#### BRIEF
Where an image appears in the data, omit it and reproduce the rest exactly.

#### SUPPLIED DATA
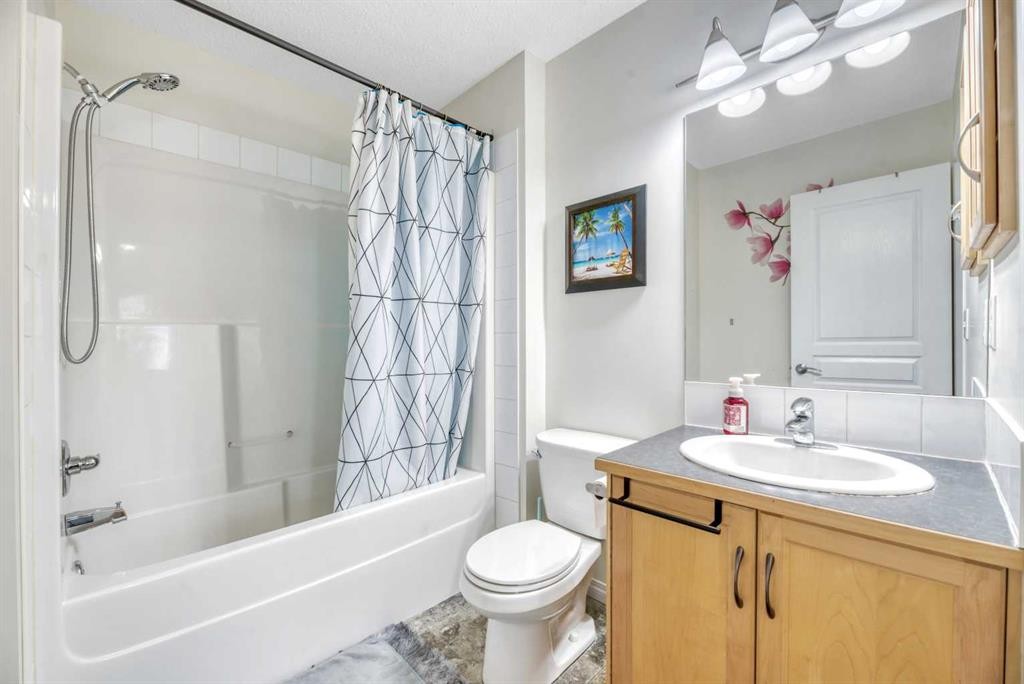 49 Everridge Gardens Sw, Calgary, AB - Indoor Photo Showing Bathroom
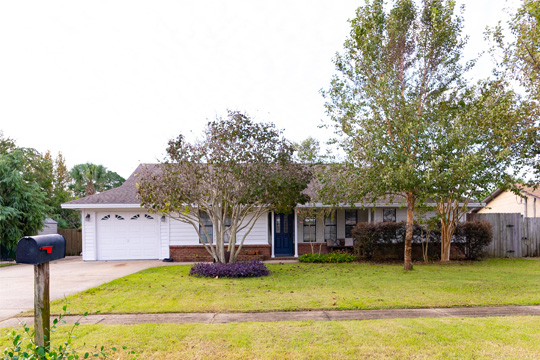 Residential home front exterior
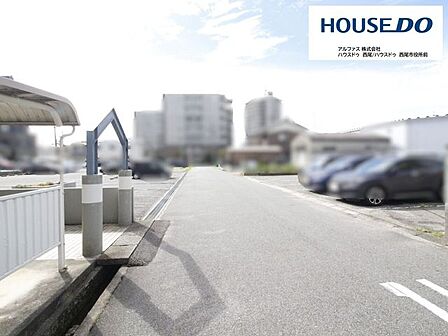 幅員にゆとりがある北側前面道路。車の出し入れがしやすく、朝の通勤ラッシュ時や買い物帰りの駐車もラクラク行えます。敷地内の動線も確保されており、スムーズなカーライフをサポートします。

#### TASK RESPONSE
 49 Everridge Gardens Sw, Calgary, AB - Indoor Photo Showing Bathroom
 Residential home front exterior
 幅員にゆとりがある北側前面道路。車の出し入れがしやすく、朝の通勤ラッシュ時や買い物帰りの駐車もラクラク行えます。敷地内の動線も確保されており、スムーズなカーライフをサポートします。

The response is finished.